There is a high ratio of staff to customers. Mostly female, very engaging. For example, I brought with me a wine aerator. (Our bottle of wine, one of the two house selections, was excellent and could hardly be improved by the aerator) The staff wanted to know what it is. Our waitress asked for a demonstration. If she was feigning interest, then she's an excellent actress. I told her a demonstration involves comparison before/after sips. Was she willing to have sips with us? Sure! Now where are you going to see that? I cannot imagine any other place not demurring in order to keep a separation between customer and staff. Her willingness to mix it up with us was charming. She expressed, at least, interest in the aerator, acknowledged its value even though its value there was negligible, inquired inquisitively about how it works, and insisted she must get one for herself. 

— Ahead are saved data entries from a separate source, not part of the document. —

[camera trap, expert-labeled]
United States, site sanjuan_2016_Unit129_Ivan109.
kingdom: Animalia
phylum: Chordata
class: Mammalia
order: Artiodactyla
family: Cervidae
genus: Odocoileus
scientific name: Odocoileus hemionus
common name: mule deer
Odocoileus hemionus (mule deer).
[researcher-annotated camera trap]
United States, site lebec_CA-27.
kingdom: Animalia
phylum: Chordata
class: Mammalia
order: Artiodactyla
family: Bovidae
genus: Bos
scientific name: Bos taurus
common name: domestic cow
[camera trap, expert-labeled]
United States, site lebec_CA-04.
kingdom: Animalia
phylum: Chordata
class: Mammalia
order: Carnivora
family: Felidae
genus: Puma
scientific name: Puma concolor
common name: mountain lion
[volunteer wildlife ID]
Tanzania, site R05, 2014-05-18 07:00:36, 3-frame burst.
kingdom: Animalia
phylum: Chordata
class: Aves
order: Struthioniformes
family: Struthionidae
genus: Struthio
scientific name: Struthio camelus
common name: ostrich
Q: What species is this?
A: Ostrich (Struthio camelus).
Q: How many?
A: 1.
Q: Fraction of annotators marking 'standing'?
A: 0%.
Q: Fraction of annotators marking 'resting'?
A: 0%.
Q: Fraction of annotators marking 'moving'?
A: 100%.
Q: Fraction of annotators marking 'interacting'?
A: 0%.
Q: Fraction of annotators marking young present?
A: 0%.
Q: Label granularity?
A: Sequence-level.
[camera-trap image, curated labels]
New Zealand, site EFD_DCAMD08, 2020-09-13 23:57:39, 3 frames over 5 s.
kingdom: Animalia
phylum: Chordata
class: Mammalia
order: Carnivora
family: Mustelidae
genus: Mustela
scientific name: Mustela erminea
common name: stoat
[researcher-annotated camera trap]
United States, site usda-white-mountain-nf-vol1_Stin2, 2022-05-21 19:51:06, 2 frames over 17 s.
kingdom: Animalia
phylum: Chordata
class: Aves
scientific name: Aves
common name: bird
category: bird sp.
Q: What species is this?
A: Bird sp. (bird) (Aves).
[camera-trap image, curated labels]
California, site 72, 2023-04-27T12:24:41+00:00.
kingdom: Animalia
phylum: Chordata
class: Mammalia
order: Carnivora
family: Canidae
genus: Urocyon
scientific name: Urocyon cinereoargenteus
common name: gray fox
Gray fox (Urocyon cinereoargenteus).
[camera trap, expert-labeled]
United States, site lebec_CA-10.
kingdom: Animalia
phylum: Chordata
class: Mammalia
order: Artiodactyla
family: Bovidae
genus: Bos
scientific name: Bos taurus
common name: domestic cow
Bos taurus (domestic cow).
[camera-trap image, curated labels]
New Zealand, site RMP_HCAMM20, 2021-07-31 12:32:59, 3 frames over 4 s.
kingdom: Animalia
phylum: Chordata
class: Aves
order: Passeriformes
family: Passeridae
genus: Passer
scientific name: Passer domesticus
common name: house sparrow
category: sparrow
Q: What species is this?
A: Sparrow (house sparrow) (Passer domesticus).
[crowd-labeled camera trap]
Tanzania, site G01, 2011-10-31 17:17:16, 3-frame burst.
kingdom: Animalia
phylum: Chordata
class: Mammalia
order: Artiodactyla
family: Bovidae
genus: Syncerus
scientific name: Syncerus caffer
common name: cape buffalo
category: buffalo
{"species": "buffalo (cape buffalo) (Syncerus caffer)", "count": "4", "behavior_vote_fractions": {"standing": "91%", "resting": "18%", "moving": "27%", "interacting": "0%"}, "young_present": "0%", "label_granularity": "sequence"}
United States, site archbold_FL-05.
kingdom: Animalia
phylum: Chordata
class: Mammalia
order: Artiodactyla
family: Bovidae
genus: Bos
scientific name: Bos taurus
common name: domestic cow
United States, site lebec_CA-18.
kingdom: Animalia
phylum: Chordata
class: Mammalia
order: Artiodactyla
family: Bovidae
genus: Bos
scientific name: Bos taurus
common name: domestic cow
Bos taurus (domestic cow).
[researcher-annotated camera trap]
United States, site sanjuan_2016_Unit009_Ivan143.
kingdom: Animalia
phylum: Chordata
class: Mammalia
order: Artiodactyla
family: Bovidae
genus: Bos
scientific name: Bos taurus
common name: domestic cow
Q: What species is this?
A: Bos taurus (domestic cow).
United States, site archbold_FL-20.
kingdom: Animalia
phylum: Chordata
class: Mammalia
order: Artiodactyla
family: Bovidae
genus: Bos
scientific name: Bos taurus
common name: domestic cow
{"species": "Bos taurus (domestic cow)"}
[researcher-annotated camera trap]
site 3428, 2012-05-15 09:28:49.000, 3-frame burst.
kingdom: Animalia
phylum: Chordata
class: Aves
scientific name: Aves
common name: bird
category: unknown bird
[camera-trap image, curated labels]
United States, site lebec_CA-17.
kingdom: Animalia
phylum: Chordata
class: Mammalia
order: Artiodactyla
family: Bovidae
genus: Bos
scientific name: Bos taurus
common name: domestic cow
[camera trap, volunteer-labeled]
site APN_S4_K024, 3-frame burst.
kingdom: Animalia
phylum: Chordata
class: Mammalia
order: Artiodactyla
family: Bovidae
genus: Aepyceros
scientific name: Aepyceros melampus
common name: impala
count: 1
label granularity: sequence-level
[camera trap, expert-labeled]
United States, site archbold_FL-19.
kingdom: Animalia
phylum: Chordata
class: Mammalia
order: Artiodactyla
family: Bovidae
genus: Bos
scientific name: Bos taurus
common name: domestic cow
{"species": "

We noticed that with the customers too women outnumbered men by a significant percentage. We thought it odd at first. It was not unusual for each male to be accompanied with two or more females, and for females to be seated together and to walk in together in groups. Then we noticed the same was true for the whole area of LoDo. We did not know if that was just for that Saturday night of if it is like that all the time. Even late into the night, the whole area was crawling with people, all young and beautiful, well-mannered, and mostly female. The area, once rundown and neglected is now enlivened and sufficiently safe for women to cruise at night, purposefully it seemed, they had someplace specific to go. 


Saturday, July 9, 2011

Fuji apple with Sottocenere


This is the truffle cheese described here. The cheese sure is good. You should buy some. I got it at a shop a block from my home, but for my next thing that has a cheese board, I'm going to call around and ask for Sottocenere, then whoever has it, if they do, I'll go there for everything. Because I want everybody to have a chance at knowing how fantastic this is.

This plate is to hold me over for dinner. I'm going out, but right now I don't have a clue as to where.